» **PROBLEM SET**:
1. Based on the blog entries, explain in one to three sentences why the writer expects his input on Trouble with Comics to come mainly through the weekly question roundup.
2. Please write what follows in the blog entries, picking up after the last line of the Ant-Man post.

» **SELECTED PASSAGE**:
|---|
But will either of these projects tell us which first issues will be hot hot HOT?

§ August 3rd, 2015 § Filed under pal plugging, self-promotion § 3 Comments

So a long time ago, Alan David Doane asked me to contribute a regular column to his website Comic Book Galaxy. That monthly column, Behind the Counter, ran for a little over a year and a half, until CBG underwent…a retooling? A brief hiatus? I don’t recall now, but it was fun to do and I’m glad Alan gave me the opportunity to do it.

Alan continued blogging at Trouble with Comics, which he just recently relaunched with a whole new slate of contributors, including yours truly (and a few others who are participating but didn’t get their bios in on time, you guys ‘n’ gals).

Now, I warned Alan that between my own site and that store of mine, I’m probably not left with a lot of time or material to contribute there. However, one of the regular features is a roundup of responses to a weekly question, which sounded like fun to me, so that’s where you’ll likely see my input on that site. This week’s question is “Which single creator most influenced your perception of the artform?” and while I’m sure you all think I’m gonna answer “Ernie Bushmiller” or “Frank Miller” or “Alan Mooremiller” or “Charles Miller Schulz,” I think my response may surprise you.

• • •

Speaking of this sort of thing, Tom Spurgeon just released the first bit of business from his Comics Report project, the monthly comics magazine you can support right here for a practically-free two bucks a month. It’s an interview with cartoonist Keiler Roberts, and this preview gives us a sneak peek at the layout and design of the magazine, which is very nicely done. The aforementioned Alan (David Doane, not Mooremiller) has a review of that very thing on the also aforementioned Trouble with Comics site.

Now it used to be, back in the olden days when I had this now nigh-mythical thing called “free time,” I would regularly scour the new comics ‘zines as they came in. Amazing Heroes, Comics Interview, Comics Journal, and so on…I would absorb these cover to cover, even reading the articles and interviews I wasn’t especially interested in. As these faded away, only to be supplanted by Wizard and Hero and other magazines that…were less to my taste, shall we say, I sort of fell out of the ‘zine reading thing, though I’d still pick up the occasional decades-old Comics Reader I was missing from my run, and maybe, like, one of Roy Thomas’s Two-Morrows mags if something caught my eye. And of course there were comics news sites on this Internet thing, and comics blogs, but feh, who wants to read a comics blog?

It looks as if Spurgeon’s The Comics Report may be a return to the more in-depth comics mag of yesteryear while maintaining the ease of online convenience we’re all accustomed to now. I can’t wait to see the final product. It’s only two bucks a month, like I said. That’s only half the cost of Age of Ultron Versus Marvel Zombies, and I’m sure The Comics Report will be at least twice as good.

Are you an Ant-Man or a Can’t-Man?

§ July 31st, 2015 § Filed under movie reviews § 1 Comment

Just got in from seeing Ant-Man…it’s nearing midnight as I write this, so I’ll keep it short. Or small. Like an ant. An ant man.

Hold on, let me try that again.
|---|
» **DATA EXTRACT**:
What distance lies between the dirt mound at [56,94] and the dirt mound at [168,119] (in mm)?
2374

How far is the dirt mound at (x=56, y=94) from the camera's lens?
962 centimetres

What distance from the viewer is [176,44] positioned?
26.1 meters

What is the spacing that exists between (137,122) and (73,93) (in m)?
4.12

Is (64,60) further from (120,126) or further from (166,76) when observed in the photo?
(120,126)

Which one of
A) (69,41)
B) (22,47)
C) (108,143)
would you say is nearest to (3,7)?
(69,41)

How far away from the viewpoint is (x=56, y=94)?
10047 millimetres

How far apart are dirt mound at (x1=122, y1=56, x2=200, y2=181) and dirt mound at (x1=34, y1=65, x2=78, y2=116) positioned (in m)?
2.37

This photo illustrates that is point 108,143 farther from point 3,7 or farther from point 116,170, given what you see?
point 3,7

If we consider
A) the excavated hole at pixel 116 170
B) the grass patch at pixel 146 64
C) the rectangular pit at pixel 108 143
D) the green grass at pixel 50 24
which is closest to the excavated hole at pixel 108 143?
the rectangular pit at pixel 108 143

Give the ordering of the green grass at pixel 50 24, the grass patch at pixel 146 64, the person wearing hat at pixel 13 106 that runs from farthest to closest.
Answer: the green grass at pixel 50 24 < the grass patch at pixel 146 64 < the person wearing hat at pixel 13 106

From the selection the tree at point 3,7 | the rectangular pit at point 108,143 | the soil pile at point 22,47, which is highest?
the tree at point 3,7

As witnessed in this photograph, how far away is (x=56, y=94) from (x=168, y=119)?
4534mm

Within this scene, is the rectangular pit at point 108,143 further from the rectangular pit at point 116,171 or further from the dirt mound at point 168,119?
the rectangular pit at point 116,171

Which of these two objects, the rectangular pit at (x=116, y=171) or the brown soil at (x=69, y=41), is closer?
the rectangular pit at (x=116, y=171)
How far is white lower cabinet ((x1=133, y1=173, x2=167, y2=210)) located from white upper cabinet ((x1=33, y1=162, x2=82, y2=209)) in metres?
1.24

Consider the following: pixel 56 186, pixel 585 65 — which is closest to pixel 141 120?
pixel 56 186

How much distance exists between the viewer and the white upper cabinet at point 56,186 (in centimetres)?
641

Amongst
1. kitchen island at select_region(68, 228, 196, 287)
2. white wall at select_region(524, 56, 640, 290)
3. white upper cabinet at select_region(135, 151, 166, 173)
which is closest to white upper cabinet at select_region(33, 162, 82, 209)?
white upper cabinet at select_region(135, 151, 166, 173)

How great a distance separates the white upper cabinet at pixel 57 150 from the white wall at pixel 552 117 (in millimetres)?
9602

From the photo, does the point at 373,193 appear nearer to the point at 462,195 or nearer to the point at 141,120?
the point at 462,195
|---|
» **TASK-BY-TASK OUTPUTS**:
1. Between his own site and his store, he doesn't have much time or material left to contribute there. The regular roundup of responses to a weekly question sounded like fun to him, so that is where his input will likely appear.

2.
Just saw Ant-Man, and it was a vast improvement over the last Marvel film inflicted on us, Avengers: Age of Disjointed Nonsense. While I wasn’t terribly eager for yet another superhero origin story, this one was unique (I believe) in that it gave us our first legacy superhero, more or less, in which an older hero passes down his name and powers and so forth to another. It was also a story which worked at a much smaller (har har, yes, I know) scale than recent Marvel movies, less bogged down by the shared universe, or at least incorporating it in a more natural, less in-your-face fashion. Having only one superhero guest-star during the course of the main story was something of a relief, though from the looks of things we’re going to get the exact opposite of that in this forthcoming Civil War movie.

Anyway, it was exciting and interesting, and, something the Marvel movies have been particularly good at, funny without undermining the characters. If anything the humor helps along that suspension of disbelief required to buy into all this craziness. That’s the kind of deep insight that keeps you two or three dozen people coming back to Progressive Ruin Dot Com.

The film also had one of the greatest, most fitting cameos of all time. No, not Stan the Man (yes, he’s there)…I’m talking about this fella. And I gotta give them credit for actually working the phrase “tales to astonish” — the name of the comic Ant-Man first appeared in — into the dialogue.

So, Ant-Man: surprisingly good. I’d recommend you go see it, because I’m sure you totally haven’t by now.

That’s it, I’m off to bed. Pleas-ANT dreams!

(sigh)

Didn’t even care enough to capitalize the name.

§ July 29th, 2015 § Filed under publishing § 5 Comments

So the other day I bought a handful of comics (from someone surprised I wanted these over the ubiquitous Web of Spider-Man issues also in his possession) that included these two mini-series: Disney’s Pocahontas:

…and Disney’s The Hunchback of Notre Dame:


These two minis are reprints of the one-shot adaptations also released in the mid-1990s. The Overstreet guide lists the one-shots, but not these minis, as far as I can tell. I had actually started typing a long-ish paragraph speculating as to the origins of these minis, but the process of doing so awakened some ancient memories in this cobwebbed brain of mine. A little Googling confirmed those dusty recollections, that these two-issue minis were sold in two-packs in toy stores and such, as shown in this image “borrowed” from this eBay auction:


Why the one-shots were split into two comics for sale this way? I’m assuming so that the customer feels like s/he’s getting more bang for that two or two-and-a-half bucks, over paying the same amount for just one single comic that’s basically the same thing.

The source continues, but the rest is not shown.